A basic value that most Americans believe in is fairness. Most Americans are willing to pay their fair share.

However, imagine that on Oct. 1, 2008, people making more than $82,000 annually or families making more than $164,000 would begin to pay extra property tax so their children could go to public schools, or to pay an extra fee for police and fire protection, or to pay a higher fee for water and sewer services.

Lower- and lower-middle-income families would pay a base fee for these services, but higher-income families would pay extra. If such fees were really imposed, most Americans, even middle-income Americans, would be up in arms.

Recently, President Bush proposed that wealthier elderly and disabled Americans on Medicare pay higher fees to reduce the cost for the Medicare Prescription Drug Program, Part D. His proposal would supposedly save about $600 million per year.

$16 billion, or $640 million?

When Part D was created in 2003, it had been projected that Part D premiums and co-payments would not be adequate to fund the program. In fact, the current deficit for Part D far exceeds $600 million per year. The extra fees proposed by the president for wealthier Americans push more costs onto the Medicare beneficiary and do very little to slow the skyrocketing costs for this program. At the same time, the Medicare Advantage Plans (Medicare health-maintenance organizations) are making record profits.

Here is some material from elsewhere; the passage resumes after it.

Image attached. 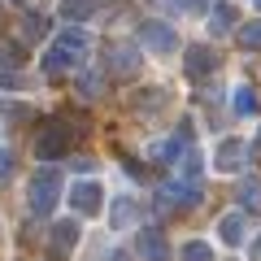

If President Bush is really serious about controlling and reducing the costs for Part D, he needs to follow the money. According to the Congressional Budget Office, the Medicare Advantage Plans are being overpaid by as much as 13 percent, a figure that is increasing spending by more than $16 billion a year.

If the president is serious about real savings, there is no contest. Save $640 million a year by making wealthier Americans pay more. Or save $16 billion a year by paying the Medicare Advantage Plans less — the same as what is being paid for beneficiaries in traditional Medicare. The choice is obvious.

Our Medicare system is already too complicated. When we consider that Medicare serves our elderly parents and grandparents and others who have disabilities, all of whom may have difficulties completing more forms, then it is easy to see that our Medicare system needs to be simplified and not made even more complicated.

Already, the Medicare Advantage Plans can be a barrier to seeing the doctor whom we may want to see. Now, the president is asking wealthier Americans to pay extra fees. In the larger view of Medicare savings, Bush’s plan does not add up.

Follow the money and take “Advantage” of the real savings. This is where the real savings are — Medicare Advantage Plans.